**Page**
= = =

Given $T\subseteq \mathit{At}$, a T-support $\mathcal{H}$ is a set of subsets of T, that is $\mathcal{H}\subseteq 2^T$, satisfying $\mathcal{H}\ne \varnothing$ iff $T\in \mathcal{H}$.

To increase the readability of examples, we can write a support as a sequence of interpretations between square brackets. For instance, possible supports for $T=\{a,b\}$ are $\left[\right\{a,b\left\}\right\{a\left\}\right]$, $\left[\right\{a,b\left\}\right\{b\}\varnothing ]$ or the empty support $\left[\right]$.

It is well-known that, given a propositional formula $\phi$, the set:

$$\{H\subseteq T\mid \langle H,T\rangle \vDash \phi \}$$

is always a T-support denoted by $⟦\phi {⟧}^T$. Moreover, in [3], it was shown that $\mathcal{H}\subseteq 2^T$ is a T-support iff there exists a propositional formula $\phi$ such that $\mathcal{H}=⟦\phi {⟧}^T$.

Example 1.

= = =

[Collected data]
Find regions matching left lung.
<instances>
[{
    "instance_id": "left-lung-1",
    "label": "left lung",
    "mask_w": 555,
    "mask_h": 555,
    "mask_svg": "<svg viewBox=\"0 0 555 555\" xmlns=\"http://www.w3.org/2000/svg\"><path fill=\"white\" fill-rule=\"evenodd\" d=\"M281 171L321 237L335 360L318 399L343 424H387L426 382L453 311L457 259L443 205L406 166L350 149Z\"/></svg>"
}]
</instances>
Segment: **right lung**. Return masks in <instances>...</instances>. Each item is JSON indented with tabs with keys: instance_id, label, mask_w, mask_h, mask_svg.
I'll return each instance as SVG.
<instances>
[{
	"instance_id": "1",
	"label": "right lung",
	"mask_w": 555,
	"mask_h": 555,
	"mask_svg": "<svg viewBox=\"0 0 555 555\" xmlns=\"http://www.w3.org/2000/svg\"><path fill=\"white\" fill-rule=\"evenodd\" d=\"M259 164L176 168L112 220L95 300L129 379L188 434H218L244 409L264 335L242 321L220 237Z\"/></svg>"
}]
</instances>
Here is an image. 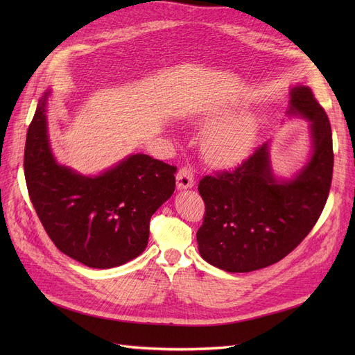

= = =

**Instruction A**
According to the passage on T-supports, under what condition is a T-support nonempty?
**Instruction B**
Reproduce the rows starting at the line that contains "Segment: **right lung**." and ending at the last line of the rows, with both ends included. Omit the pictures from your answer.
The rows bear no relation to the passage on T-supports.

**Worked answer A**
A T-support is nonempty if and only if T is one of its members.

**Worked answer B**
Segment: **right lung**. Return masks in <instances>...</instances>. Each item is JSON indented with tabs with keys: instance_id, label, mask_w, mask_h, mask_svg.
I'll return each instance as SVG.
<instances>
[{
	"instance_id": "1",
	"label": "right lung",
	"mask_w": 555,
	"mask_h": 555,
	"mask_svg": "<svg viewBox=\"0 0 555 555\" xmlns=\"http://www.w3.org/2000/svg\"><path fill=\"white\" fill-rule=\"evenodd\" d=\"M259 164L176 168L112 220L95 300L129 379L188 434H218L244 409L264 335L242 321L220 237Z\"/></svg>"
}]
</instances>
Here is an image. 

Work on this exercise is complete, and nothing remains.